Von Alfred Ohswald am 23.05.2006

  Wenn ein Künstler wie Lewis Trondheim, der ohnehin für seinen exzentrischen Humor bekannt ist, ein Comic von Außerirdischen für außerirdische Kinder „gefunden“ hat, kann man sich vielleicht das Ergebnis schon vage vorstellen. Es geht darin noch skurriler, abgefahrener und absurder zu, als es bei ihm ohnehin üblich ist. Hier es ist es oft wirklich nicht mehr einfach, seinem Witz nachzuvollziehen, obwohl er reichlich drastisch, meist blutig und mindestens dunkel-schwarz daherkommt.
  Trondheim verzichtet oft auch Sprache in seinen Comics und das gilt auch für A.I.E.E.N. In den Sprechblasen befinden sich zwar die unleserlichen Zeichen der „Alien-Sprache“, was aber auf das Selbe hinausläuft.
 
  A.L.I.E.E.N. ist für die Hardcore-Fans von Trondheim. Hier schlägt sein skurriler Humor Purzelbäume in die Absurdität, der nur mehr für einen eher begrenzten Leserkreis nachvollziehbar oder zumindest interessant ist.
  Wer Trondheims Zeichenstil noch nicht kennt, er ist manchmal bis ins Extrem einfach. Bis zu einem gewissen Grad an Kinderzeichungen erinnernd, denen man bei genauerem Hinsehen dann doch den Profi ansieht. Schafft er es doch auch mit ein paar Linien, einer Figur vielfältige Ausdrucksformen zu verpassen. A.L.I.E.E.N ist aber sicher nicht der richtige Einstieg, um Trondheim kennenzulernen, außer man konnte sich schon immer für absurden Humor begeistern.

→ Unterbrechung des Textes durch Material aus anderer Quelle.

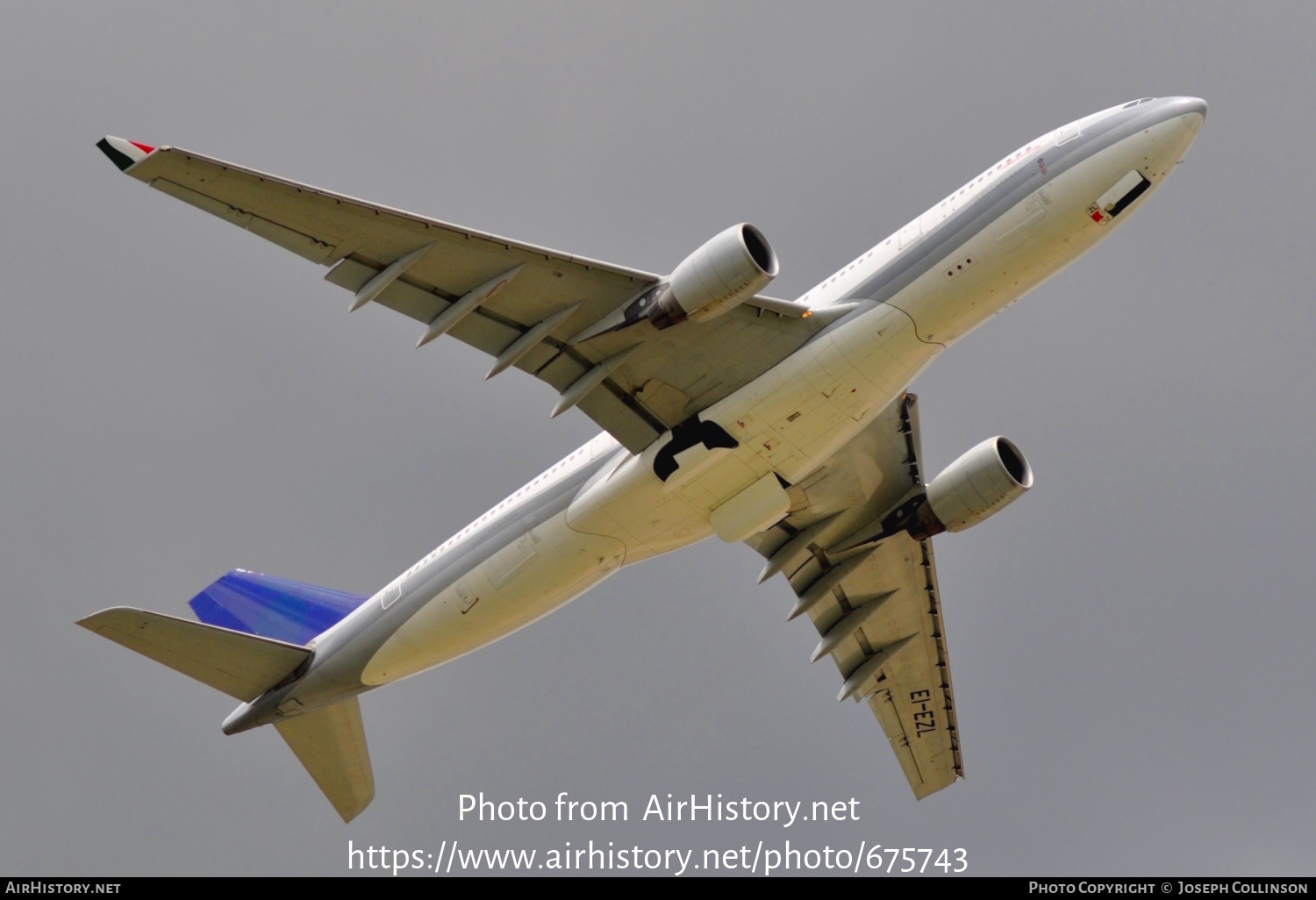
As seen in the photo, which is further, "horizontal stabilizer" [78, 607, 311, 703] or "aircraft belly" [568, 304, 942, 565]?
"horizontal stabilizer" [78, 607, 311, 703]

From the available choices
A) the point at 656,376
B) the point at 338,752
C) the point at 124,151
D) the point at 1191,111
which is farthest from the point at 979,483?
the point at 124,151

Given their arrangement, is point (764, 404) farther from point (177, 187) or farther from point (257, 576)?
point (257, 576)

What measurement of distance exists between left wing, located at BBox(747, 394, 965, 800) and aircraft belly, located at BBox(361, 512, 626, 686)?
6231 millimetres

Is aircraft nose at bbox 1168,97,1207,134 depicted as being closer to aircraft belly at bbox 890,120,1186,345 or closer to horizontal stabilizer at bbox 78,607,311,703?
aircraft belly at bbox 890,120,1186,345

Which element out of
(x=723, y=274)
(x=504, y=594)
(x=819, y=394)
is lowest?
(x=504, y=594)

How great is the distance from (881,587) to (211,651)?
706 inches

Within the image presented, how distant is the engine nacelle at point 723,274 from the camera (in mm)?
27359

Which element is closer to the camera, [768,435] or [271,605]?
[768,435]

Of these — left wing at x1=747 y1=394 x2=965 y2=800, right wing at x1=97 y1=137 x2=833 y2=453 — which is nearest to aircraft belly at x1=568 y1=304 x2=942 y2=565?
right wing at x1=97 y1=137 x2=833 y2=453

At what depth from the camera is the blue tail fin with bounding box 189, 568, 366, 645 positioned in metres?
35.9

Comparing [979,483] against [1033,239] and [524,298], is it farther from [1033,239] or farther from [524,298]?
[524,298]

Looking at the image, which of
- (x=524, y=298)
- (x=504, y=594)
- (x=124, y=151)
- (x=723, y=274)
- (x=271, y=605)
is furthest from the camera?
(x=271, y=605)

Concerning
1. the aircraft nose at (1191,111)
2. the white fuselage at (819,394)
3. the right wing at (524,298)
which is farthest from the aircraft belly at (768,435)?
the aircraft nose at (1191,111)

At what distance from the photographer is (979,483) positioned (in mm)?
33906
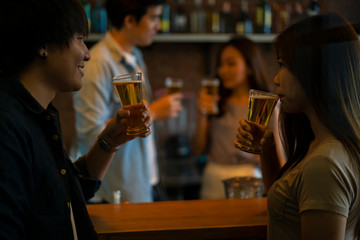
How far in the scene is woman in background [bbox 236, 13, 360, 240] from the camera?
36.6 inches

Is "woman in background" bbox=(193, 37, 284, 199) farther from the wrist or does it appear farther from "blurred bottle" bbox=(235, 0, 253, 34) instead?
"blurred bottle" bbox=(235, 0, 253, 34)

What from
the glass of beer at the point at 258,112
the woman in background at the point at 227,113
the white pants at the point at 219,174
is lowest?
the white pants at the point at 219,174

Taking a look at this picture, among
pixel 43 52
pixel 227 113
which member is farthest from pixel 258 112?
pixel 227 113

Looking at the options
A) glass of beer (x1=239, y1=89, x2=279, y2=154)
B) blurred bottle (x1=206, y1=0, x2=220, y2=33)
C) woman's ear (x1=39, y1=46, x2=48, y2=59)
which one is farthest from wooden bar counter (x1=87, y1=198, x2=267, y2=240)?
blurred bottle (x1=206, y1=0, x2=220, y2=33)

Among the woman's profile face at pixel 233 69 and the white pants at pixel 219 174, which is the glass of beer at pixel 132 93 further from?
the woman's profile face at pixel 233 69

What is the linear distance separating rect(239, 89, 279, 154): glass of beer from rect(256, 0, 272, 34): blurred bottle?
324cm

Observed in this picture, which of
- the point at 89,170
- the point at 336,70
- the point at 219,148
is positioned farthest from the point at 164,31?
the point at 336,70

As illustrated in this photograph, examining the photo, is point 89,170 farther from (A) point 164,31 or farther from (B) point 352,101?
(A) point 164,31

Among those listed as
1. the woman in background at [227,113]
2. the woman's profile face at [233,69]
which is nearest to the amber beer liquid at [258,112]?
the woman in background at [227,113]

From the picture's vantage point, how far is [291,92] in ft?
3.45

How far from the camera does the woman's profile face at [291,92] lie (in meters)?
1.04

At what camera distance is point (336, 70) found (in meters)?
0.99

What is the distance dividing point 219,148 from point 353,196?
166 centimetres

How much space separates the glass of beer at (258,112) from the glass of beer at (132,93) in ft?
1.03
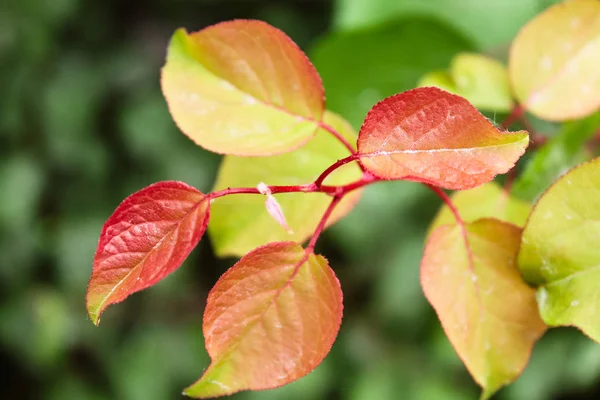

Von Alemanno Partenopeo am 09.07.2006

  Anthologie Lustig Illustrierter Eigentümlicher Extraterrestrischer Novellen kurz: A.L.I.E.E.N. Sollten Sie die Sprache der außerirdischen Besucher, dieses illustrierten Bandes, nicht verstehen, liegt es daran, dass ihre Worte (oder Schriftzeichen) nicht für uns bestimmt sind! Die Auf-„Zeichnungen“ stammen nämlich aus einem Tagebuch eines extraterrestrischen Besuchers, das Lewis Trondheim hier gemeinerweise unter seinem eigenen Namen veröffentlicht und zufällig bei einem Pickwick im Wald gefunden hatte. Die kleinen Figuren von denen diese Geschichten hier erzählen erinnern stark an Tamagotchis aus Fleisch und Blut und letzteres wird ab und an auch gerne vergossen. Die unwirtlichen Mondlandschaften in denen sie sich befinden ähneln nackten Theaterbühnen, die nur von Kunstbäumen bewaldet sind. Die Farben sind knallig bunt, mit einem leichten Nachtschimmern. Keine fluoriszierenden „glows in the dark“, eher Fressen und Gefressenwerden Metiers. Wer happytreefamily kennt, wird auch die A.L.I.E.E.N.s lieben. Den anderen sei ein Sprachkurs in „Außerirdisch“ anempfohlen.
 
  Lewis Trondheim wurde 1964 unter anderem Namen im französischen Fontainebleau geboren. Nachdem 1988 sein erster Comic gedruckt wurde, gehörte er später auch zu den Gründern des Autorenverlages L`Association. Seine Zeichengeschichten sind enorm vielfältig und unterschiedlich. Trondheim gilt gemeinhin als „Erneuerer“ des französischen Comics. Heute lebt er mit seiner Familie in Montpellier. Auf dieser Homepage finden Sie auch Besprechungen zu der Albenreihe „Herrn Hase`s haarsträubende Abenteuer“. Weitere Werke von Trondheim dürften ihnen vielleicht bekannt sein: Die Fliege, Approximate Continuum Comics. Donjon, u.a. mehr.